First, however, we get a look at the “marriage supper of the Lamb” (19:9). The vision of this supper harks back to texts such as Isaiah 25, where God’s promise to swallow up death forever accompanies a promise of a rich banquet for all peoples of the earth. In turn, Isaiah 25 informed extrabiblical Jewish depictions of the messianic age as an age of feasting. Nothing can be more worthy of celebration than the overthrow of every force raised against the Lord, so the image of a celebratory banquet is strikingly appropriate.

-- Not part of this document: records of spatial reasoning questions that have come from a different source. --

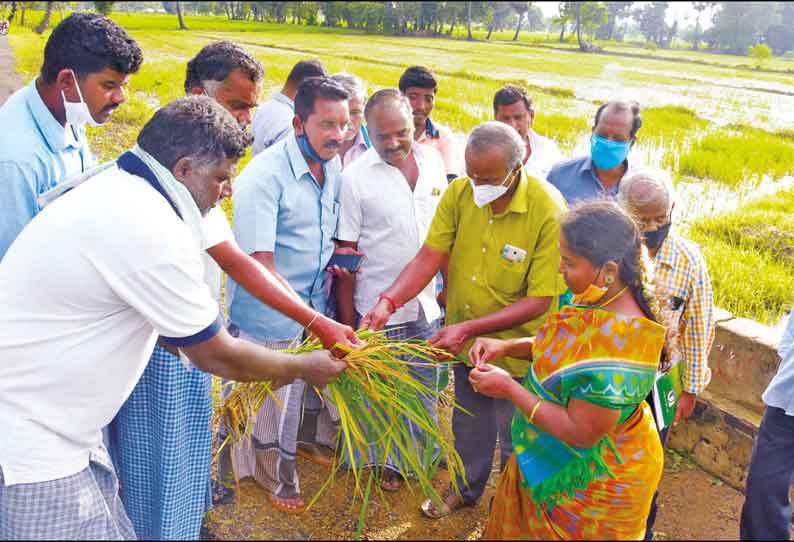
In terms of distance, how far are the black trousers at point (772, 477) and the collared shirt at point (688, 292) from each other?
13.8 inches

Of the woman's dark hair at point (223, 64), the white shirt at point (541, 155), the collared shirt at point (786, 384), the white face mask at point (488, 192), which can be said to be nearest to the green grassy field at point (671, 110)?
the white shirt at point (541, 155)

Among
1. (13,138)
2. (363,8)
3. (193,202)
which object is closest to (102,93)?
(13,138)

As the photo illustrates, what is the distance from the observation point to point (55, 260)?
5.85 ft

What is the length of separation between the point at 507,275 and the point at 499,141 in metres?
0.55

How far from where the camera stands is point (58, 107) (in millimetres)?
2627

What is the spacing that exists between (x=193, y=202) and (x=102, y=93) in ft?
3.09

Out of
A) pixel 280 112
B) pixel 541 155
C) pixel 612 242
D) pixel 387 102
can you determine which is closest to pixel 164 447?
pixel 612 242

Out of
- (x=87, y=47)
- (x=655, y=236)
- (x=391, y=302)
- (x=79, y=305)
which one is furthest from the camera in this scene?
(x=391, y=302)

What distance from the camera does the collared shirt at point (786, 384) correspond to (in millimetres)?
2598

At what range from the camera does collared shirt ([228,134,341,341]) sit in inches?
113

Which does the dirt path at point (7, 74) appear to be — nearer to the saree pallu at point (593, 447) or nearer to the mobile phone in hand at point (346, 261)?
the mobile phone in hand at point (346, 261)

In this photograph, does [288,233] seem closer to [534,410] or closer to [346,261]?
[346,261]

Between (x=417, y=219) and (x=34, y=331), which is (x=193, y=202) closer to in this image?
(x=34, y=331)

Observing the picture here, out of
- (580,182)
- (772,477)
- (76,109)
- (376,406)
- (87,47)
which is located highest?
(87,47)
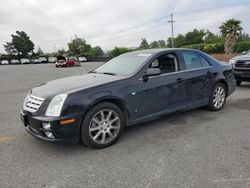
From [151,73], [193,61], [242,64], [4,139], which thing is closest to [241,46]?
[242,64]

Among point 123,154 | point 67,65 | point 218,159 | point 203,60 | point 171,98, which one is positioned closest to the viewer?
point 218,159

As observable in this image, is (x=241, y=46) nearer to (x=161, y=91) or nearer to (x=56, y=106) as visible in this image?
(x=161, y=91)

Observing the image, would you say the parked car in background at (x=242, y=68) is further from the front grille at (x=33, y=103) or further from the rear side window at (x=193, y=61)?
the front grille at (x=33, y=103)

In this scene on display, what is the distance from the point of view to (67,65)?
1168 inches

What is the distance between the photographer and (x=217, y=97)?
4.93 metres

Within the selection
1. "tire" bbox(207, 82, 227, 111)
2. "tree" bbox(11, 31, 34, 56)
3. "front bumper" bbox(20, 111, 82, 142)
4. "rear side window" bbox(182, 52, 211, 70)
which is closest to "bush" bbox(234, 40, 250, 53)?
"tire" bbox(207, 82, 227, 111)

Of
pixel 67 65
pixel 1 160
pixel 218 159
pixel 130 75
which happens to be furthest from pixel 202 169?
pixel 67 65

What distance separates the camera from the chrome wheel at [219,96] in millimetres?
4886

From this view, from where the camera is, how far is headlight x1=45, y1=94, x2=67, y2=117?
2.94m

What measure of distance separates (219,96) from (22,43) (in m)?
72.6

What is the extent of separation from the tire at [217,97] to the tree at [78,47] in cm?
6057

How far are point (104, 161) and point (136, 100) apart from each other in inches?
44.4

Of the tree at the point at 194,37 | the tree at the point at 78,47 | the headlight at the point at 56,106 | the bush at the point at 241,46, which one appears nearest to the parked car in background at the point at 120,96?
the headlight at the point at 56,106

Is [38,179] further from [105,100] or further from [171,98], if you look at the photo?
[171,98]
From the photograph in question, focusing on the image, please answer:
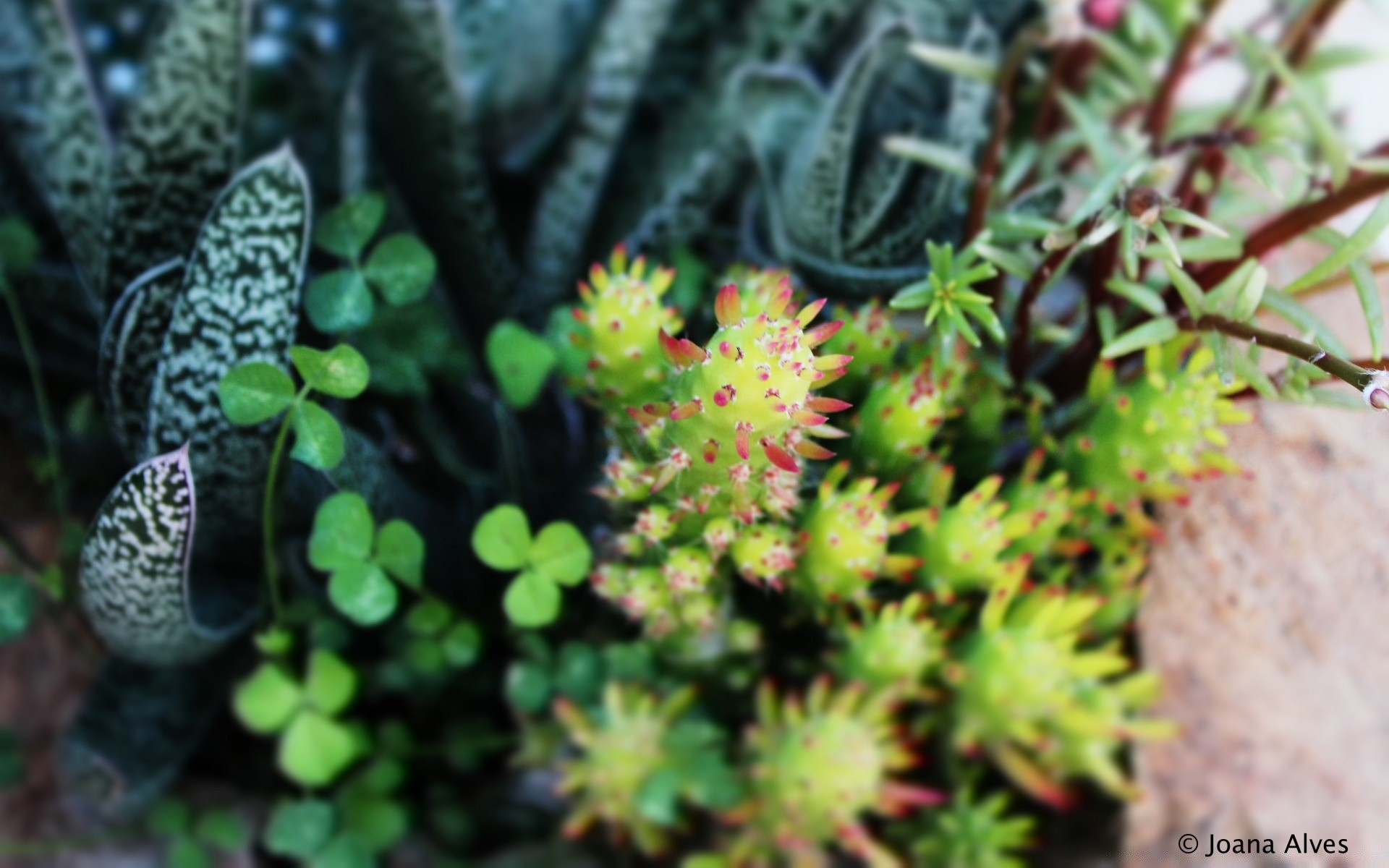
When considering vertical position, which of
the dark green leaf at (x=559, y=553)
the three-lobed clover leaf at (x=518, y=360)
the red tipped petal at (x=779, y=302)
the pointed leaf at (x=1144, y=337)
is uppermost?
the red tipped petal at (x=779, y=302)

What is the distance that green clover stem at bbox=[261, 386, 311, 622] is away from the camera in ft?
1.90

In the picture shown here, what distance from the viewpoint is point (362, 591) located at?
0.64 metres

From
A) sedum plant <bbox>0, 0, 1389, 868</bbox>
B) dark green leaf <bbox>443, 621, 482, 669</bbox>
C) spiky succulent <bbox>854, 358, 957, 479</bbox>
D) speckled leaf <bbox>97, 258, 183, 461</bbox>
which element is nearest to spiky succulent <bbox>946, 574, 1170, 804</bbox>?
sedum plant <bbox>0, 0, 1389, 868</bbox>

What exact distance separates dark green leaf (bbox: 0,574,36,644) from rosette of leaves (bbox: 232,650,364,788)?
5.5 inches

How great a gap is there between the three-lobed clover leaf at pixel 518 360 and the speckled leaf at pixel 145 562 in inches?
7.8

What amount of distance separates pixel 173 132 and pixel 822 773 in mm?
586

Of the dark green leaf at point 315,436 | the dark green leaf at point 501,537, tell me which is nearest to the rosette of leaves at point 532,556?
the dark green leaf at point 501,537

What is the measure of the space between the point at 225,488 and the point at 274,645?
0.36 ft

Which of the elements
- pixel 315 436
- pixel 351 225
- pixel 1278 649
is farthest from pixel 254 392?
pixel 1278 649

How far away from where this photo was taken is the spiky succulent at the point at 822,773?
2.08ft

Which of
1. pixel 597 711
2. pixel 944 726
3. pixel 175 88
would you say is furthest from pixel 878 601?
pixel 175 88

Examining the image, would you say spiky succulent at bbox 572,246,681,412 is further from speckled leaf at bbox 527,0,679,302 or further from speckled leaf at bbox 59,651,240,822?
speckled leaf at bbox 59,651,240,822

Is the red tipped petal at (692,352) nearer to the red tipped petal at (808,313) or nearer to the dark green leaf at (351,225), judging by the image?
the red tipped petal at (808,313)

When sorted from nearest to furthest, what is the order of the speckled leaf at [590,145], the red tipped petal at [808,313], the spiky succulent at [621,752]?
the red tipped petal at [808,313], the spiky succulent at [621,752], the speckled leaf at [590,145]
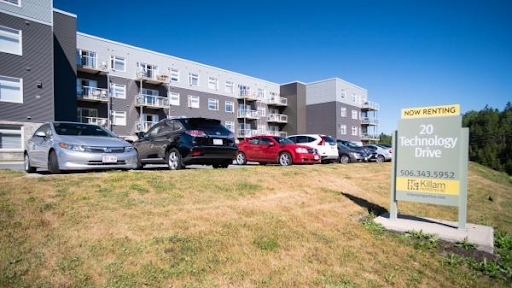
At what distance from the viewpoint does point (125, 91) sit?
30.3 metres

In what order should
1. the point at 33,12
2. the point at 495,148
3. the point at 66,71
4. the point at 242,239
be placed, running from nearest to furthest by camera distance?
the point at 242,239
the point at 33,12
the point at 66,71
the point at 495,148

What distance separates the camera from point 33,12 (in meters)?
21.5

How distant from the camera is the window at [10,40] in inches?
792

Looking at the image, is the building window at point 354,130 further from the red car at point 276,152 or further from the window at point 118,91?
the red car at point 276,152

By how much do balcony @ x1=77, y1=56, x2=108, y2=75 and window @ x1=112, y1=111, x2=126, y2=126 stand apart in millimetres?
4157

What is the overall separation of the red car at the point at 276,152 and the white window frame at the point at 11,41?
745 inches

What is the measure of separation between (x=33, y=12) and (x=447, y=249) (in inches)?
1126

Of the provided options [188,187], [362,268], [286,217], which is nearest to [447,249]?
[362,268]

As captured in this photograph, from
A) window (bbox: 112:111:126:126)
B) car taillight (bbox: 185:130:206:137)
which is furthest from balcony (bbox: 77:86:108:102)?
car taillight (bbox: 185:130:206:137)

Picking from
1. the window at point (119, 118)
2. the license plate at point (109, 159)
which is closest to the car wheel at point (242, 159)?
the license plate at point (109, 159)

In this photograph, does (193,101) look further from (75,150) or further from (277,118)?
(75,150)

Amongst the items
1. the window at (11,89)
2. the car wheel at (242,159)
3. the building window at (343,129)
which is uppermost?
the window at (11,89)

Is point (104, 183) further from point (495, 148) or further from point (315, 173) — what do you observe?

The banquet that consummates the kingdom, however, celebrates not only the final defeat of the enemies of Christ but also the marriage of the Lamb to a bride whom He has made worthy of her husband. Adorned in fine white linen, the church is united to Christ in a glorious celebration (Rev. 19:7–8). She is the exact opposite of the gaudily dressed prostitute Babylon, who opposed everything good and holy (ch. 17). The church’s clothes represent not immorality and idolatry but rather good works of service to her Lord and husband (19:8). Of course, she has not made herself worthy by her deeds, for Christ gives these deeds to her (Eph. 2:8–10). Matthew Henry comments, “Her nuptial ornaments she did not purchase by any price of her own, but received them as the gift and grant of her blessed Lord.”